▶ **Source text**:
========================================================================
This was the reason only some people saw the election day reminder at the top of their newsfeeds while others saw it as a post shared by a friend. Some people saw the button only at their computers, others saw it on all devices (a Facebook project manager at the time, Antonio Martínez, says that in 2012 he heard from co-workers that developers were undecided whether to show the button on iPhones: that alone could bias election results, they worried, because iPhone users tended to be more urban and liberal). There were multiple variations in the text; some read “I’m a voter”, while others came up “I voted”.
The key questions are: how much of a difference does it make when Facebook turns on its button? And could Facebook potentially distort election results simply by increasing voter participation among only a certain group of voters – namely, Facebook users? At its core, Facebook is an ongoing experiment being conducted on society. In Facebook’s eyes, we are all the subjects of a global experiment in profit-maximisation. No one can predict precisely what the effects of a certain program alteration will be, so everything is constantly being tested.
Facebook can see in great detail how we react to every single alteration they make. The Facebook algorithm that’s always being talked about does not exist. It’s more accurate to say there are many continuously-under-development programmatic threads that interact to determine what comes up in our individual Facebook feeds. The aim is always to increase “engagement” – the time we spend interacting with the platform. For our part, we notice that we are being experimented on just about as much as rats in a maze do.
========================================================================
▶ **Data extract**:

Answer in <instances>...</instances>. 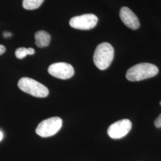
========================================================================
▶ **Task to complete**:
Answer these questions from the Facebook text above:
1. What two versions of the button text does it mention?
2. At its core, what does it say Facebook is?
3. What does it name as the constant aim of Facebook's programmatic threads?

▶ **Task response**:
1. "I'm a voter" and "I voted."
2. An ongoing experiment being conducted on society.
3. To increase "engagement," the time people spend interacting with the platform.